Document source:
Un regard Historique sur la Messe : III- Regard contemporain sur la messe

Quel regard pouvons-nous porter aujourd’hui sur l’histoire de notre Messe ? Un triple regard me semble-t-il : le regard de la foi, le regard de l’histoire, et le regard… de la bienveillance. Expliquons-nous.

Le regard de la foi permet de distinguer l’essentiel de l’accidentel, l’absolu du relatif. Nous avons vu, au début, en quoi consiste essentiellement, absolument, la Messe : en l’offrande véritable, par Jésus, de son Corps et de son Sang, pour le salut du monde, et cela par le moyen de deux paroles et de quatre gestes essentiels typiques du sacrifice : la présentation de l’offrande, sa bénédiction, sa fraction, et son partage en communion.

Cela, à toute époque et en tout lieu, l’Église le réalise et, ce faisant, elle accomplit efficacement le commandement de Jésus : « Faites cela en mémoire de moi. »

Le regard de la foi permet aussi d’approfondir considérablement le mystère de la Messe qui, s’il est tout entier révélé au soir du Jeudi Saint, est un trésor dont l’Église n’aura jamais fini de contempler les richesses. Au cours de son histoire, au fur et à mesure qu’elle découvrait ce trésor, l’Église l’a défini dans une doctrine toujours plus précise, de sorte que sa foi dans l’Eucharistie, inchangée dans substance, s’est considérablement approfondie dans son expression.

Le regard de la foi nous permet donc de répondre simplement à notre question : quand l’Église célèbre aujourd’hui, avec ses livres actuels, le mystère de la Messe, elle célèbre à l’identique la Messe de Jésus-Christ, et elle la célèbre avec la compréhension qu’elle en a acquise au long des deux mille ans d’une histoire qui n’est pas encore achevée.

Le regard de l’histoire nous plonge, quant à lui, dans les réalités contingentes, dans les paramètres variables de la liturgie terrestre. Dans la longue évolution des rites que nous avons décrite, nous avons voulu voir la continuité et un enrichissement de génération en génération. Nous avons apprécié notre histoire liturgique comme une belle variation, très riche, jamais dissonante, sur le thème inépuisable du Jeudi Saint.

Données enregistrées:
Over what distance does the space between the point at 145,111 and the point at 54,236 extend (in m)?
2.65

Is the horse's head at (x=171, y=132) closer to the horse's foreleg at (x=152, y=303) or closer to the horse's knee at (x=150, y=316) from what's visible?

Consignes:
(A) Reformulez plus brièvement, sous forme de liste, le paragraphe du texte sur la messe qui commence par « Le regard de la foi permet de distinguer », en conservant ses informations principales.
(B) Recopiez à l'identique le passage du texte sur la messe qui commence par « Un regard Historique » et se poursuit jusqu'à « la bienveillance. Expliquons-nous. ».
(C) Rédigez la suite du texte sur la messe, en reprenant juste après sa dernière phrase.

Corrigé:
(A)
- Le regard de la foi sépare l'essentiel de l'accidentel et l'absolu du relatif.
- Par essence, la messe est l'offrande véritable que Jésus fait de son Corps et de son Sang pour le salut du monde.
- Cette offrande s'accomplit au moyen de deux paroles et de quatre gestes essentiels, typiques du sacrifice :
  - la présentation de l'offrande ;
  - sa bénédiction ;
  - sa fraction ;
  - son partage en communion.

(B)
Un regard Historique sur la Messe : III- Regard contemporain sur la messe

Quel regard pouvons-nous porter aujourd’hui sur l’histoire de notre Messe ? Un triple regard me semble-t-il : le regard de la foi, le regard de l’histoire, et le regard… de la bienveillance. Expliquons-nous.

(C)
Pourtant, dans les cinquante dernières années, beaucoup, au nom de l’histoire, ont voulu entendre deux morceaux, et voir un double régime dans l’histoire de la Messe : tout d’abord une longue période d’approfondissement liturgique, durant laquelle l’Église aurait célébré avec simplicité et communautairement, suivant des formes épurées, le mystère pascal qu’elle avait reçu du Seigneur. Il s’agit grosso modo du premier millénaire, durant lequel la liturgie forme le tout de la vie de l’Église, de sa prière, de son expérience spirituelle, de sa prédication, de sa communion au Christ.

Serait venue ensuite une période marquée par un certain « embourgeoisement » du culte, toujours plus chargé et codifié, par l’affaiblissement de l’esprit liturgique au profit de la piété individuelle des fidèles et des prêtres, et aussi par une posture apologétique face aux remises en causes doctrinales dont la plus importante fut celle la Réforme. Cette période du second millénaire aurait vu la liturgie perdre de sa jeunesse, s’obscurcir en se complexifiant toujours plus et en se coupant de ses sources originelles et, finalement, se raidir dans une posture utilitaire : la défense de la doctrine tridentine de la Présence réelle et du sacerdoce.

Selon eux, le Missel réformé après Vatican II devait permettre de retrouver l’état d’esprit liturgique du premier millénaire, la prière d’une Église encore juvénile, enjambant mille ans de surcharges et de controverses qu’ils ne tenaient plus à assumer.

Pour d’autres, au contraire, seule importait la maturité liturgique et théologique acquise au long des siècles de chrétienté, la fidélité à la source étant présumée par tradition de la foi.

Pour les uns et pour les autres, le problème de la Messe, c’est le second millénaire : pour les uns, il est de trop et il faut l’enjamber, pour les autres, il est indépassable, et rien ne le vaut, ni avant, ni après !

Pour les uns, le Missel de Paul VI est un retour aux sources pures qui coulaient dans l’Église avant le second millénaire ; pour les autres, il dépouille l’Église des richesses d’art et de doctrine dont l’avait ornée ce millénaire de chrétienté !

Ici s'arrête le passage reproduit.